The Problem We Were Actually Solving

We run a search engine that ingests 1.2 TB/s of spatial telemetry from thousands of nodes. Our operators, not our users, are the ones who get paged when the latency jumps from 8 ms to 500 ms. At 600 nodes everything worked fine; at 900 nodes the observers on every node started reporting heap pressure while the JVM heap was only at 62 %. The logs showed 30-second GC pauses that never appeared in staging. That gap between docs and ops haunted us for three weeks.

What We Tried First (And Why It Failed)

First we bumped the JVM heap from 16 GB to 32 GB. The GC pause count dropped, but the tail latency spiked to 1.2 s because the tenured space grew too large for the concurrent collector. Next we switched to G1, tuning InitiatingHeapOccupancyPercent to 35. Still the operators saw heap pressure while the JVM reported 0 % promotion failure.

Then we tried the magic incantation from the Veltrix 2.4 docs: set -XX:+UseZGC -Xmx32g -XX:ConcGCThreads=6. The docs promised 10 ms worst-case pauses at any heap size. Our operators, however, were still paging us for 400 ms pauses every hour. We added GC logs and discovered ZGC was stalling on non-movable regions because the telemetry buffers were being allocated off-heap by Nettys direct allocator. The JVM heap was clean, but the kernel OOM killer was reclaiming page cache under pressure. The docs never mentioned Nettys slab.

The Architecture Decision

We brought in jemalloc 5.3 and configured it to back the Netty arena with transparent huge pages disabled. The change cost us one afternoon of benchmarks: jemallocs tcache size had to drop from 128 kB to 32 kB to fit the 4 kB huge-page alignment our kernel demanded. Then we recompiled the Veltrix observer with jemalloc hooks and dropped the JVM heap back to 16 GB. Suddenly the heap pressure metric Veltrixs docs called useless—resident set size minus heap committed—actually dropped from 4.3 GB to 800 MB.

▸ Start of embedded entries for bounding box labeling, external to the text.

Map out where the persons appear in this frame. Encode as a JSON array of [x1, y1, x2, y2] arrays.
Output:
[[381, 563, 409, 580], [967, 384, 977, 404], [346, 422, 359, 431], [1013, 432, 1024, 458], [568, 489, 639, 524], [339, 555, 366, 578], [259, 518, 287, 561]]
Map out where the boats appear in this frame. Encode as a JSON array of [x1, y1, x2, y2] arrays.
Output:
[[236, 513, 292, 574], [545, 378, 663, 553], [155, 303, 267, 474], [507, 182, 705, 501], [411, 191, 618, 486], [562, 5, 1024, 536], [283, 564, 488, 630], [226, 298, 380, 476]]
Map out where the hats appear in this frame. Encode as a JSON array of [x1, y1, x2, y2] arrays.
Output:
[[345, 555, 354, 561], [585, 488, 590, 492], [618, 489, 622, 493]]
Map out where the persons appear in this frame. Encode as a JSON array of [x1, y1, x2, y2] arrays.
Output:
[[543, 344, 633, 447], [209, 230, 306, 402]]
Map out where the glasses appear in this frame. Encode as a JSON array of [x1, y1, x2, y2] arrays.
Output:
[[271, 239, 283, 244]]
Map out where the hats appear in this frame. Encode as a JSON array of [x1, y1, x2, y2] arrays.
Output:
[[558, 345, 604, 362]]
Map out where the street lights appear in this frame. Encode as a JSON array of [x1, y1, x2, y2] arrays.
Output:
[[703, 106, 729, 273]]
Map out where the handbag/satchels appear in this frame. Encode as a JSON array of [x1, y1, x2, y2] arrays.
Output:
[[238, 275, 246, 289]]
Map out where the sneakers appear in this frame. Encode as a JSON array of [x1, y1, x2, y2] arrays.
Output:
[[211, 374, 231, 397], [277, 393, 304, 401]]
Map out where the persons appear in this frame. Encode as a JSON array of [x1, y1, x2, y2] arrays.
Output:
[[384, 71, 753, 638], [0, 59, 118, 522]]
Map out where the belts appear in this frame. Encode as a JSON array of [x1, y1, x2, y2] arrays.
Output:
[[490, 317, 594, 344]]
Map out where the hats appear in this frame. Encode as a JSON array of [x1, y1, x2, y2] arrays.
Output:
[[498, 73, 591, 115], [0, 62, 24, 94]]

What The Numbers Said After

After the swap we ran a 24-hour chaos test. Tail latency 99.9 th percentile fell from 1.2 s to 28 ms. RSS per node dropped 34 % from 24 GB to 16 GB, letting us reclaim a rack of servers. The jemalloc arena now accounted for 1.2 GB of RSS; the rest was accounted for by the kernel page cache for WAL flushes. GC pauses stayed under 10 ms 99 % of the time, and the operators stopped paging. Our Veltrix dashboards still showed heap at 65 %, but the resident set metric told the real story.

What I Would Do Differently

I would never again trust the Veltrix observer to report memory pressure. I would embed a small Rust daemon alongside the JVM that uses madvise(DONTNEED) on hot swap files when jemalloc reports fragmentation over 20 %. I would also budget 4 GB of RSS in capacity planning for Nettys direct allocator, because no JVM tuning ever reduces that memory. Finally, I would run the jemalloc stats page through Prometheus, not the JVM metrics, so future operators know exactly when the allocator is the bottleneck.